The first week of excavation at Nunalleq has come to an end, and all and all it has been a great week, with lots of progress. Before the season this year we decided to open upp a smaller part of our big excavation area, since we have a smaller crew than usual. This means that we have a trench of 14x8m, half the size of the 2015 excavation. The aim of the season is to gain knowledge of the earliest occupation at Nunalleq, and to reach the bottom of cultural deposits, the natural 🙂


The site at the beginning of the week

We knew from the 2015 excavation, when we reached the very top level of the early occupation deposits in Nunalleq, that the layout and architecture of the house was entirely different from the later phases, and this has been confirmed during this week.

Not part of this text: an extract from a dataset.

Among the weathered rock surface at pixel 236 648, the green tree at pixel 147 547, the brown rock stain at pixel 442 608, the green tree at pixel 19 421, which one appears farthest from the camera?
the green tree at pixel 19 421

As mentioned in earlier posts we have a large continuos house floor in the middle of the area, it is surrounded by a massive turf wall in the south, likely to be the outer wall, and small dividing walls have been detected inside the house-structure. It seems like we have a large room in the centre, a smaller room in the northwest, and possibly a corridor or walkway leading to a room in the northeast, most of which is still unexposed under the ground beyond our trench.


Nunalleq in the morning of the last day of the week

Under the large house floor we found boards, more and more boards. In the centre of the house is a massive boardwalk, or maybe floorboards, and smaller walkways leading away from it.


Floorboards and walkways, the large wall and the drainage to the left upper corner of the picture.

In the south we have a drainage feature, possibly outside the house. As we have been digging through the house floor(s) many artefacts have come to light, and our knowledge of past life at Nunalleq is increased by every one.


Excavating a large pot

Despite the change in architecture, we have many finds that shows the continuity from generation to generation of Nunalleq dwellers. One example is the seal symbol, which reoccurs as an ownership mark throughout different Nunalleq occupations.

On Monday we will start by planning, and then removing, the floorboards, and we are all very excited to see what that will reveal.


But all is not work at Nunalleq… At the end of the day we went down the sea where Mike cooked salmon over open fire, Jonathan played the flute, and we all enjoyed the perfect ending to a very successful first week of digging.